**Exercise directions:**
Update these lines by changing every "green t-shirt" to "green shirt", keeping everything else the same.

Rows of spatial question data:
'''

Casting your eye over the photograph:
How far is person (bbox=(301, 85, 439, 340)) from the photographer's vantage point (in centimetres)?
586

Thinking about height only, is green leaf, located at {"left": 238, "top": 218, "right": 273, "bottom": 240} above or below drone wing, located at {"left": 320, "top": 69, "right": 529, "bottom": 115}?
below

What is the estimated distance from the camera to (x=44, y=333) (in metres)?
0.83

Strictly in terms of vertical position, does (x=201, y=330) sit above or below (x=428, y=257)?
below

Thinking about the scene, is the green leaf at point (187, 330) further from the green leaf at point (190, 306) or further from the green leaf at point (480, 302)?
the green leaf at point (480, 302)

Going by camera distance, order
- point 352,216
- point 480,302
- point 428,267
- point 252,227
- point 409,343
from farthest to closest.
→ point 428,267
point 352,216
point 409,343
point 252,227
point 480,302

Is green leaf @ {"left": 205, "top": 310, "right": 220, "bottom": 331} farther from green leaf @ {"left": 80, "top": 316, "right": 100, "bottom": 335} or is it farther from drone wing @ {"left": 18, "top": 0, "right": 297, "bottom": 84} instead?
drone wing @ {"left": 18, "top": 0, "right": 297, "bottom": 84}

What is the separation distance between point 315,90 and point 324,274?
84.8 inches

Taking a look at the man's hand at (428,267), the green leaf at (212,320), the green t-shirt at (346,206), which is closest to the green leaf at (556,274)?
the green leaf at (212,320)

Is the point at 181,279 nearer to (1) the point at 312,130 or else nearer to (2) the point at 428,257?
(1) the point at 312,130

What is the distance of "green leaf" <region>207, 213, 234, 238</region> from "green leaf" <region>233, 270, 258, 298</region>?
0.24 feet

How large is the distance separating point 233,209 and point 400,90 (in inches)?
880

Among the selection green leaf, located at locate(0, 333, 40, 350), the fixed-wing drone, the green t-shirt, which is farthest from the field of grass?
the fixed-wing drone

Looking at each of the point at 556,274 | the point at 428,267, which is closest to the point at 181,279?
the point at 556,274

'''

**Result for this exercise:**
Casting your eye over the photograph:
How far is person (bbox=(301, 85, 439, 340)) from the photographer's vantage point (in centimetres)?
586

Thinking about height only, is green leaf, located at {"left": 238, "top": 218, "right": 273, "bottom": 240} above or below drone wing, located at {"left": 320, "top": 69, "right": 529, "bottom": 115}?
below

What is the estimated distance from the camera to (x=44, y=333) (in metres)?
0.83

Strictly in terms of vertical position, does (x=201, y=330) sit above or below (x=428, y=257)?
below

Thinking about the scene, is the green leaf at point (187, 330) further from the green leaf at point (190, 306) or further from the green leaf at point (480, 302)?
the green leaf at point (480, 302)

Going by camera distance, order
- point 352,216
- point 480,302
- point 428,267
- point 252,227
- point 409,343
from farthest to closest.
→ point 428,267
point 352,216
point 409,343
point 252,227
point 480,302

Is green leaf @ {"left": 205, "top": 310, "right": 220, "bottom": 331} farther from green leaf @ {"left": 80, "top": 316, "right": 100, "bottom": 335} or is it farther from drone wing @ {"left": 18, "top": 0, "right": 297, "bottom": 84} instead?
drone wing @ {"left": 18, "top": 0, "right": 297, "bottom": 84}

What is the separation distance between point 315,90 and point 324,274?
84.8 inches

Taking a look at the man's hand at (428,267), the green leaf at (212,320), the green shirt at (346,206), which is closest to the green leaf at (556,274)?
the green leaf at (212,320)

Is the point at 181,279 nearer to (1) the point at 312,130 or else nearer to (2) the point at 428,257?
(1) the point at 312,130

What is the distance of "green leaf" <region>207, 213, 234, 238</region> from "green leaf" <region>233, 270, 258, 298</region>?
0.24 feet

How large is the distance separating point 233,209 and point 400,90 (in inches)?
880

Among the selection green leaf, located at locate(0, 333, 40, 350), the fixed-wing drone, the green shirt, which is farthest from the field of grass?
the fixed-wing drone

Looking at each of the point at 556,274 | the point at 428,267, which is closest to the point at 181,279?
the point at 556,274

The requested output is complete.